__INSTRUCTIONS FOR THE TASK__:
Return the records in full, exactly as given.

-- Start of STORED DATA --

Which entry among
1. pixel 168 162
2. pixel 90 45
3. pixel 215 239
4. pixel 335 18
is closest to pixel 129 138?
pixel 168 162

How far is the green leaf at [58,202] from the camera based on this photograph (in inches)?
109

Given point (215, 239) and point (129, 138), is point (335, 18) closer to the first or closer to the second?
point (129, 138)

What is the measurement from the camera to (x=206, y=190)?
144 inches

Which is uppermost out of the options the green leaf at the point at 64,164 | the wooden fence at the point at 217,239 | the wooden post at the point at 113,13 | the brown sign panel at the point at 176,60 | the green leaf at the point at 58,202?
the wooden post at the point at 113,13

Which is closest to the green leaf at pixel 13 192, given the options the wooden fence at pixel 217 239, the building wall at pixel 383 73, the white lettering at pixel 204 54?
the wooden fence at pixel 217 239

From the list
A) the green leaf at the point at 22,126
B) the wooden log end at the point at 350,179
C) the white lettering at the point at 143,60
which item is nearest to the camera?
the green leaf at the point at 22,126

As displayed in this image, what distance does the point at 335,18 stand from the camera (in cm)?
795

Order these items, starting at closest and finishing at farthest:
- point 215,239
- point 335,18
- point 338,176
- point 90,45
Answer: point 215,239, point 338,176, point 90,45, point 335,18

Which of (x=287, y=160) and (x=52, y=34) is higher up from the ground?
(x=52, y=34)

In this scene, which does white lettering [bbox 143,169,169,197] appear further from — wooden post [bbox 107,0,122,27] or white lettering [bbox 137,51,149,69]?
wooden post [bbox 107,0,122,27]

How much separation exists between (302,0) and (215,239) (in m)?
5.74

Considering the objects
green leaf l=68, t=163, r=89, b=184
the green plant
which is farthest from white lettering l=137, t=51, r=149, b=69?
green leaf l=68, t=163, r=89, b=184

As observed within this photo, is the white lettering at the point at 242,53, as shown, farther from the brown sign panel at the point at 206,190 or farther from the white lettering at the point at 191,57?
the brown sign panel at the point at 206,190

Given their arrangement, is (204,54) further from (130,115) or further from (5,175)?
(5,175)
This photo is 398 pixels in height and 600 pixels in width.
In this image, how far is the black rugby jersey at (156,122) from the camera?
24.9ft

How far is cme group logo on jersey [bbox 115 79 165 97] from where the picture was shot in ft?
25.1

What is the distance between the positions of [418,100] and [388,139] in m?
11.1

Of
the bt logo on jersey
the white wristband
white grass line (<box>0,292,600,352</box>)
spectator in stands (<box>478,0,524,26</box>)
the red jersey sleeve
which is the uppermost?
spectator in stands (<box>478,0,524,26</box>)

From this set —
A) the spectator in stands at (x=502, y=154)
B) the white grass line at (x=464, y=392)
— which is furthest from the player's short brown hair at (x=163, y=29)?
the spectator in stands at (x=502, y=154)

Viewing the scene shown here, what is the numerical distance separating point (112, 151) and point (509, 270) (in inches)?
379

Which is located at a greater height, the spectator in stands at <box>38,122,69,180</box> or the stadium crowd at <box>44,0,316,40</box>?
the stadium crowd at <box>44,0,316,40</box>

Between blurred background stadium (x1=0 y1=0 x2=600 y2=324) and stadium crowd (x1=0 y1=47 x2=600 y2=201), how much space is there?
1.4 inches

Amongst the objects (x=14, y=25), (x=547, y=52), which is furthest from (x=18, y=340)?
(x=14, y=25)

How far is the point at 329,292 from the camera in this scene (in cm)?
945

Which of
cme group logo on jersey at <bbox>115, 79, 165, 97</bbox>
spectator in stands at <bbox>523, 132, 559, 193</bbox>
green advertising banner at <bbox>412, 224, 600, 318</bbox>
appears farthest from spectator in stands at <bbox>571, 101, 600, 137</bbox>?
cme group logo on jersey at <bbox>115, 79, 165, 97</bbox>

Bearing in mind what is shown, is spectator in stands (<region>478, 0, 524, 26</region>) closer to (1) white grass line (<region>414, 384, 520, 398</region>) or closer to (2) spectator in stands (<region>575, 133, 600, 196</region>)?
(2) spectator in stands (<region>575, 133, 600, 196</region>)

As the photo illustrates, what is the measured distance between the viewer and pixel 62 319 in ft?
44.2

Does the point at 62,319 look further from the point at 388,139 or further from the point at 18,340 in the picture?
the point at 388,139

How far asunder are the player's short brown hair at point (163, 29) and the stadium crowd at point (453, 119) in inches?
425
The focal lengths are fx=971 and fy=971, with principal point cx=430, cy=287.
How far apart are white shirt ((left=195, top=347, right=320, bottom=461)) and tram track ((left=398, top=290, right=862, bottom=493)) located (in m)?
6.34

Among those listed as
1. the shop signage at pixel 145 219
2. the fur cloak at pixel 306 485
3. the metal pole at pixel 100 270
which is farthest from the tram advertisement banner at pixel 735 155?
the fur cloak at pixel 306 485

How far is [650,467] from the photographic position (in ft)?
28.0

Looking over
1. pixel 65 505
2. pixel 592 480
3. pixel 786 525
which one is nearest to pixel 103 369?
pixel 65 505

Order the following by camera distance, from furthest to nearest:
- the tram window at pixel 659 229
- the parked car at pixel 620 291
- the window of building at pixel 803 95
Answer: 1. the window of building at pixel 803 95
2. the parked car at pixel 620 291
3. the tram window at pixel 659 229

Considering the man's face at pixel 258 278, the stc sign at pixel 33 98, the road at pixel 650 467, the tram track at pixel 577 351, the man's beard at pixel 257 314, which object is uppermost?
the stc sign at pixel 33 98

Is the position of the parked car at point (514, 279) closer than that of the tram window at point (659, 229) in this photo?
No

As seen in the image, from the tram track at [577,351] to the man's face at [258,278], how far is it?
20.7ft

-- End of STORED DATA --

__COMPLETE OUTPUT__:
Which entry among
1. pixel 168 162
2. pixel 90 45
3. pixel 215 239
4. pixel 335 18
is closest to pixel 129 138?
pixel 168 162

How far is the green leaf at [58,202] from the camera based on this photograph (in inches)?
109

Given point (215, 239) and point (129, 138), is point (335, 18) closer to the first or closer to the second?
point (129, 138)

What is the measurement from the camera to (x=206, y=190)?
144 inches

Which is uppermost out of the options the green leaf at the point at 64,164 | the wooden fence at the point at 217,239 | the wooden post at the point at 113,13 | the brown sign panel at the point at 176,60 | the green leaf at the point at 58,202?
the wooden post at the point at 113,13

Which is closest to the green leaf at pixel 13 192, given the options the wooden fence at pixel 217 239, the building wall at pixel 383 73, the white lettering at pixel 204 54?
the wooden fence at pixel 217 239

From the list
A) the green leaf at the point at 22,126
B) the wooden log end at the point at 350,179
C) the white lettering at the point at 143,60
which item is nearest to the camera?
the green leaf at the point at 22,126

As displayed in this image, what distance does the point at 335,18 stand from the camera (in cm)?
795

Order these items, starting at closest and finishing at farthest:
- point 215,239
- point 335,18
- point 338,176
- point 90,45
Answer: point 215,239, point 338,176, point 90,45, point 335,18

Which of (x=287, y=160) and (x=52, y=34) is higher up from the ground?
(x=52, y=34)

In this scene, which does white lettering [bbox 143,169,169,197] appear further from — wooden post [bbox 107,0,122,27] or white lettering [bbox 137,51,149,69]?
wooden post [bbox 107,0,122,27]

How much separation exists between (302,0) and (215,239) (in m)?
5.74

Considering the objects
green leaf l=68, t=163, r=89, b=184
the green plant
which is farthest from white lettering l=137, t=51, r=149, b=69?
green leaf l=68, t=163, r=89, b=184

As observed within this photo, is the white lettering at the point at 242,53, as shown, farther from the brown sign panel at the point at 206,190 or farther from the white lettering at the point at 191,57?
the brown sign panel at the point at 206,190

Given their arrangement, is (204,54) further from (130,115) or further from (5,175)?
(5,175)
This photo is 398 pixels in height and 600 pixels in width.
In this image, how far is the black rugby jersey at (156,122) from the camera?
24.9ft

How far is cme group logo on jersey [bbox 115 79 165 97] from where the picture was shot in ft?
25.1

What is the distance between the positions of [418,100] and [388,139] in m?
11.1

Of
the bt logo on jersey
the white wristband
white grass line (<box>0,292,600,352</box>)
spectator in stands (<box>478,0,524,26</box>)
the red jersey sleeve
which is the uppermost?
spectator in stands (<box>478,0,524,26</box>)

From this set —
A) the spectator in stands at (x=502, y=154)
B) the white grass line at (x=464, y=392)
— which is furthest from the player's short brown hair at (x=163, y=29)?
the spectator in stands at (x=502, y=154)

Viewing the scene shown here, what is the numerical distance separating point (112, 151) and point (509, 270) (in inches)?
379

Which is located at a greater height, the spectator in stands at <box>38,122,69,180</box> or the stadium crowd at <box>44,0,316,40</box>?
the stadium crowd at <box>44,0,316,40</box>

Between blurred background stadium (x1=0 y1=0 x2=600 y2=324) and stadium crowd (x1=0 y1=47 x2=600 y2=201), how much space is there?
1.4 inches

Amongst the objects (x=14, y=25), (x=547, y=52), which is furthest from (x=18, y=340)?
(x=14, y=25)

How far is the point at 329,292 from the camera in this scene (in cm)?
945

Which of
cme group logo on jersey at <bbox>115, 79, 165, 97</bbox>
spectator in stands at <bbox>523, 132, 559, 193</bbox>
green advertising banner at <bbox>412, 224, 600, 318</bbox>
appears farthest from spectator in stands at <bbox>571, 101, 600, 137</bbox>?
cme group logo on jersey at <bbox>115, 79, 165, 97</bbox>

Bearing in mind what is shown, is spectator in stands (<region>478, 0, 524, 26</region>) closer to (1) white grass line (<region>414, 384, 520, 398</region>) or closer to (2) spectator in stands (<region>575, 133, 600, 196</region>)?
(2) spectator in stands (<region>575, 133, 600, 196</region>)

As the photo illustrates, what is the measured distance between the viewer and pixel 62 319 in ft?
44.2

Does the point at 62,319 look further from the point at 388,139 or further from the point at 18,340 in the picture?
the point at 388,139

How far asunder are the player's short brown hair at point (163, 29) and the stadium crowd at point (453, 119) in inches?
425
The focal lengths are fx=971 and fy=971, with principal point cx=430, cy=287.
How far apart are white shirt ((left=195, top=347, right=320, bottom=461)) and tram track ((left=398, top=290, right=862, bottom=493)) located (in m)?
6.34

Among those listed as
1. the shop signage at pixel 145 219
2. the fur cloak at pixel 306 485
3. the metal pole at pixel 100 270
which is farthest from the tram advertisement banner at pixel 735 155?
the fur cloak at pixel 306 485

How far is [650,467] from the photographic position (in ft)?
28.0

Looking over
1. pixel 65 505
2. pixel 592 480
3. pixel 786 525
which one is nearest to pixel 103 369?
pixel 65 505

Order the following by camera distance, from furthest to nearest:
- the tram window at pixel 659 229
- the parked car at pixel 620 291
- the window of building at pixel 803 95
Answer: 1. the window of building at pixel 803 95
2. the parked car at pixel 620 291
3. the tram window at pixel 659 229

Considering the man's face at pixel 258 278, the stc sign at pixel 33 98, the road at pixel 650 467, the tram track at pixel 577 351, the man's beard at pixel 257 314, which object is uppermost?
the stc sign at pixel 33 98

Is the position of the parked car at point (514, 279) closer than that of the tram window at point (659, 229) in this photo?
No

As seen in the image, from the tram track at [577,351] to the man's face at [258,278], how far is it?
20.7ft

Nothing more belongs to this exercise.